Legislative reform is a journey and the road we’re travelling on is paved with obstacles.
NCC Group embarked on the quest to reform the UK’s Computer Misuse Act 1990 in 2018. We were driven by the very real barriers the Act’s provisions presented to the work of our threat intelligence teams.Forcing them to act with one hand tied behind their backs so as not to break the law had commercial implications, but also prevented us from being the most effective private sector partners to the UK’s law enforcement and national cyber security agencies in their fight against cyber crime.
Making the case to political decision-makers, our concerns were generally regarded sympathetically: thank you to the political and industry stakeholders willing to engage in discussion and dialogue.
Nevertheless, at the time, the UK Government’s nearly sole focus on Brexit negotiations meant that there was little parliamentary time available for anything else that wasn’t deemed an absolute and immediate priority.
The launch of Sir Craig Mackey’s Serious and Organised Crime Review in October 2019, and the universal commitment to prioritisaton and investment in the fight against cyber crimein the December 2019 General Election manifestos, alongside a stable majority government looked like fertile ground for reiterating the case for reforming the 30-year old piece of legislation..
While there is a way to go yet to achieve the ultimate objective of reforming the Computer Misuse Act to give cyber security and threat intelligence researchers the legal certainty to carry out their work without fear of prosecution, formally passing over the baton of campaigning to the CyberUp Campaign is as good an opportunity as any to reflect on the milestone achievements over the last years and months:
- Our first expert roundtable, held at the Supreme Court, bringing together academic, legal and industry experts, demonstrated the widespread consensus of the Computer Misuse Act’s shortcomings and the need for a phased approach to ensure the law remained fit for purpose for the realities of the 21st century and the modern cyber defensive industry that has evolved over the last 30 years.
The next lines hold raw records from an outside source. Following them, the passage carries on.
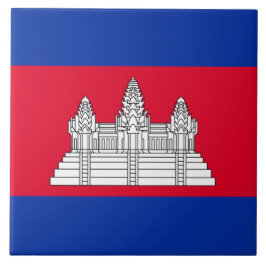 Flagge Kambodschas Fliese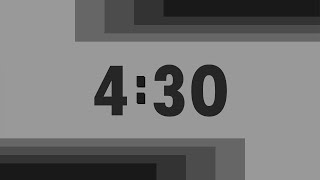 4 Minute 30 Second Timer (Basic Grey)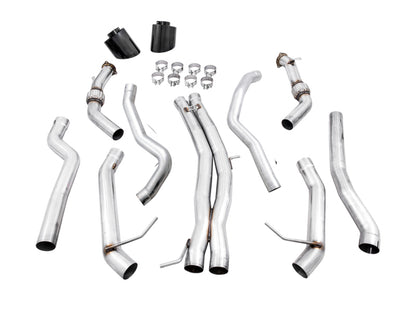 AWE Tuning Audi B9 RS5 Sportback Track Edition Exhaust- Non Resonated - Diamond Black RS-Style Tips 3020-33060 3020-33060 Photo - out of package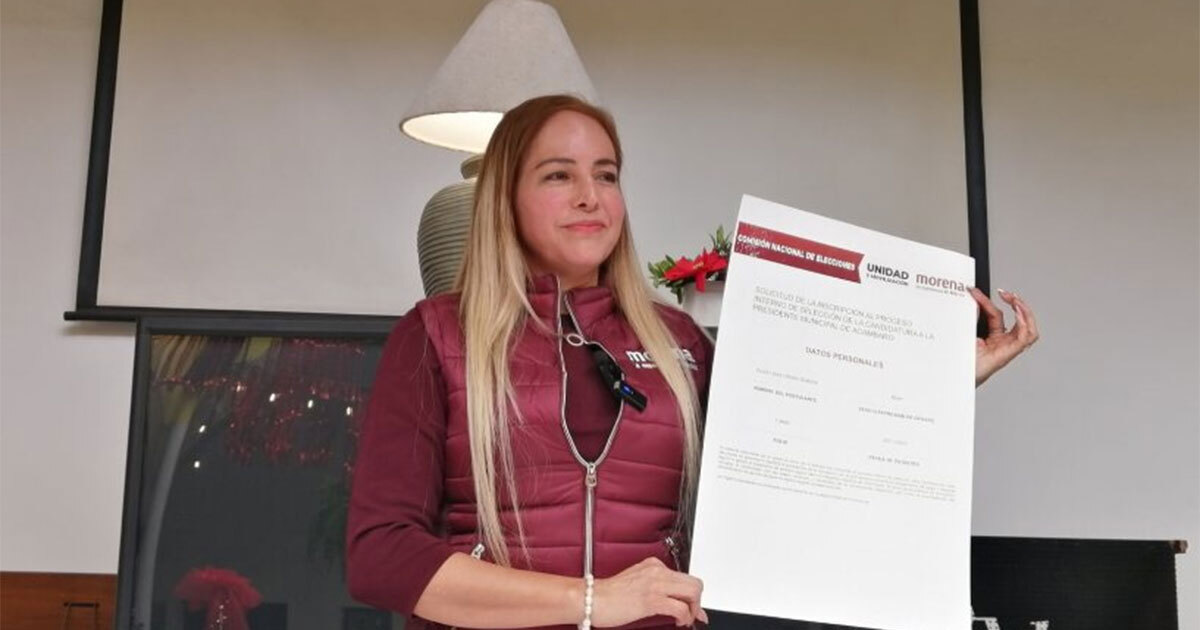 Elecciones 2024 | Olga Tirado busca ser candidata de Morena para presidenta municipal de Acámbaro 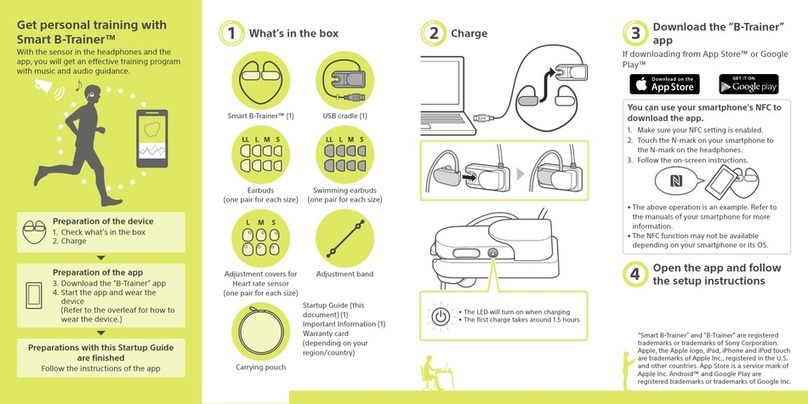 Sony Smart B-Trainer Startup guide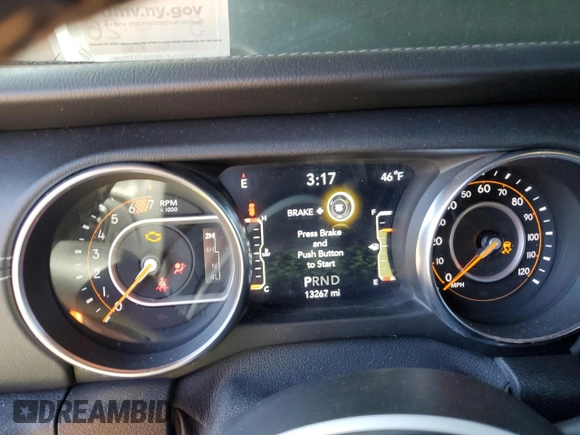 2020 Jeep Wrangler Unlimited Sahara Altitude with VIN 1C4HJXEN8LW209405, listed as a Copart auction lot 50297225 with 13,267 mi miles and Salvage title. Bid and sale history available at DreamBid. Image 9.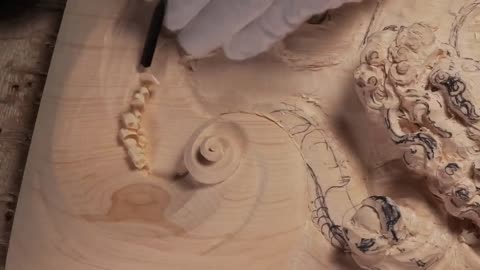 Wood Carving Dragon| To use technic of Japanese traditional wood carving| Woodworking2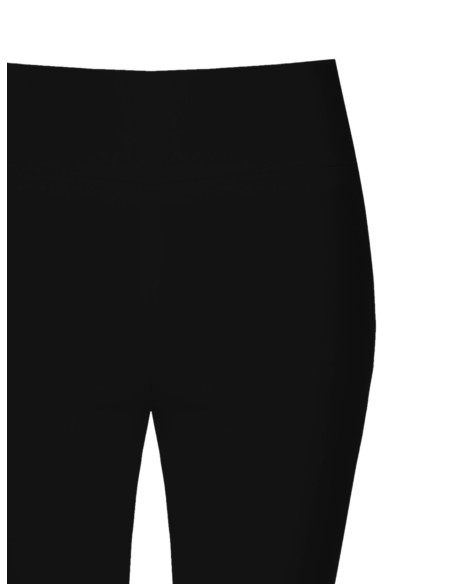 Rinascimento broek met wijde pijpen van technische stof en hoge tailleband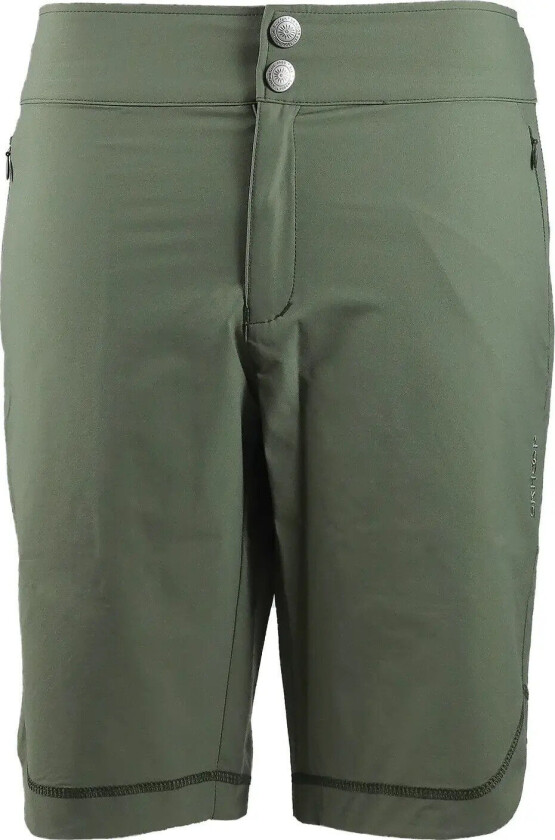 Women's Edvina Shorts M, Dark Green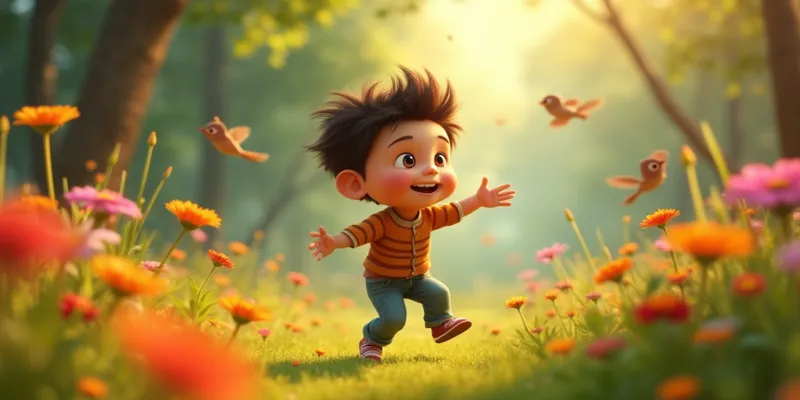 Minik Çocuk Ufuk’un Büyülü Orman Macerası ve Renkli Rüyalar
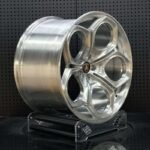 XL MONO SERIES-029 concave brushed clear phone-dial forged exotic rim angled view showing barrel depth and spoke drop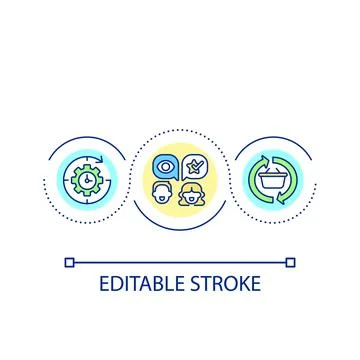 Customer behaviour loop concept icon Illustrazione stock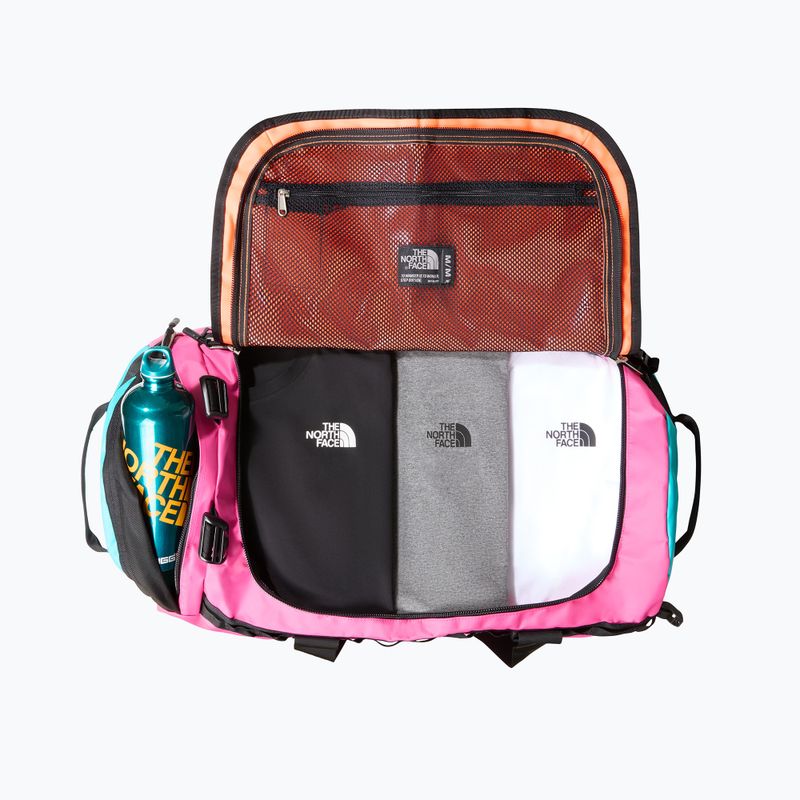 The North Face Base Camp Duffel M 71 l travel bag mr.pink/apres blue/power orange 4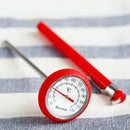 Stainless Steel Coffee Milk Thermometer Fried Food Meat Probe Marker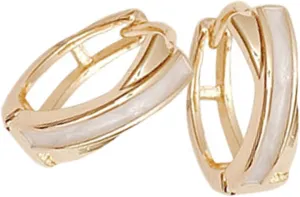 1pair Stylish Geometric Hoop Earrings for Women Minimalist Design for Casual Formal Occasions Lightweight and Versatile Jewelry for Any Outfit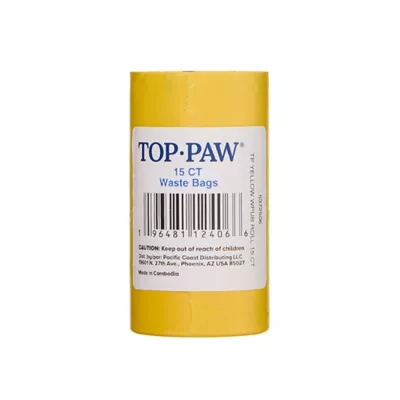 Product Top Paw® Dog Poop Bags - Yellow - 15 Count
A second industry briefing concluded that the breadth, ambiguity and lack of clarity of the Act’s provisions acted as a barrier to a range of activities, including intelligence gathering and threat assessments, and highlighted that updating the legislation would support government objectives of prosperity, safety and security.
- A tweet by Daniel Cuthbert, who was “regrettably” convicted under the Computer Misuse Act in 2005, served as a timely reminder that a better drafted, more appropriate law would safeguard individuals from prosecution for doing their jobs in good faith.
- Leading industry representatives coming together to pen a joint open letter to the Conservative Party’s leadership contenders to unleash the potential of the UK cyber security industry showed the industry’s willingness to work together to make the case for reform.
- The parliamentary launch of the Criminal Law Reform Now Network’s 140+ in-depth report on reform recommendations for the Computer Misuse Act, widely praised for its sensible approach and suggestions, offered an independent blueprint for a modern framework to promote the UK’s cyber resilience.
- And finally, the formal launch of the CyberUp Campaign this week visibly shows the momentum behind the calls for Computer Misuse Act reform now. While NCC Group remains a core supporter of the Campaign, it is unbelievably reassuring to see the level of support galvanising behind it and the inroads that have been made.
As the CyberUp campaign builds on the progress to date, picks up the momentum and presses the case on behalf of the UK’s cyber defenders, now is not the time to let up. With the digital resilience of the UK and its frontline institutions more important than ever, now truly is the time to CyberUp.